[Start of Source document]

C++, easy to understand, O(n) 3ms


  • 0
    Z

    We can easily build the tree using a vector<vector<int>>:

    tree[dep][pos] = val; 
    

    If pos of the parent node = k,
    left child = 2k
    right child = 2k+1

           0
       0       1
     0   1   2   3
    0 1 2 3 4 5 6 7
    

    Then iterate through the tree level by level, update path sum from root to each node, and add all leaves to the sum.

    class Solution {
    public:
        int pathSum(vector<int>& nums) {
            if (nums.empty()) return 0;
            vector<int> tree(8, 0);
            int dep = nums.back()/100, n = nums.size(), ans = 0;
            for (int i = 1, j = 0; i <= dep; i++) {
                vector<int> tmp(8, 0);
                // fill path sum in nodes of each level
                while (j < n && nums[j]/100 == i) {
                    int pos = nums[j]%100/10-1;
                    tmp[pos] = nums[j++]%10 + tree[pos/2];
                }
                // if both children are null, add the parent leaf node
                // also work for node value of 0, such as 210
                for (int k = 0; k < 4; k++) {
                    if (tmp[k*2] == 0 && tmp[k*2+1] == 0)

[End of Source document]

§ **What the task requires**
Print the path sum post word for word, from "If pos of the" up to and including "to the sum.". The listing comes from a source separate from the path sum post.

[Start of Dataset records]

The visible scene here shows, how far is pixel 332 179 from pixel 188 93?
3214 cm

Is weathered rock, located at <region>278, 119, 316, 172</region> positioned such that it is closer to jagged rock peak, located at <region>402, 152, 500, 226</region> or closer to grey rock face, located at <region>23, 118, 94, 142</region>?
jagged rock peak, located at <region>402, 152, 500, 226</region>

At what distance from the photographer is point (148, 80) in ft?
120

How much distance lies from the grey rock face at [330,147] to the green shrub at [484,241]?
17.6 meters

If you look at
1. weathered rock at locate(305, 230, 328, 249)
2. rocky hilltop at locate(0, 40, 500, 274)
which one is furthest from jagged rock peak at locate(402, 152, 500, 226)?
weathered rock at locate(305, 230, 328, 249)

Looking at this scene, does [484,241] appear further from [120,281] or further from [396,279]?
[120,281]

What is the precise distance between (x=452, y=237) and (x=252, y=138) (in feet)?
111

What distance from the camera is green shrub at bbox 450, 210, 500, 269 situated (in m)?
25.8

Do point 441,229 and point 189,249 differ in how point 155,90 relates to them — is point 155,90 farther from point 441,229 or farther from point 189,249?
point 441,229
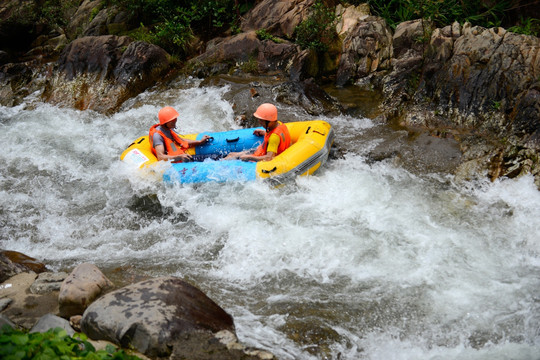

[End of Dataset records]

§ **Response**
If pos of the parent node = k,
    left child = 2k
    right child = 2k+1

           0
       0       1
     0   1   2   3
    0 1 2 3 4 5 6 7
    

    Then iterate through the tree level by level, update path sum from root to each node, and add all leaves to the sum.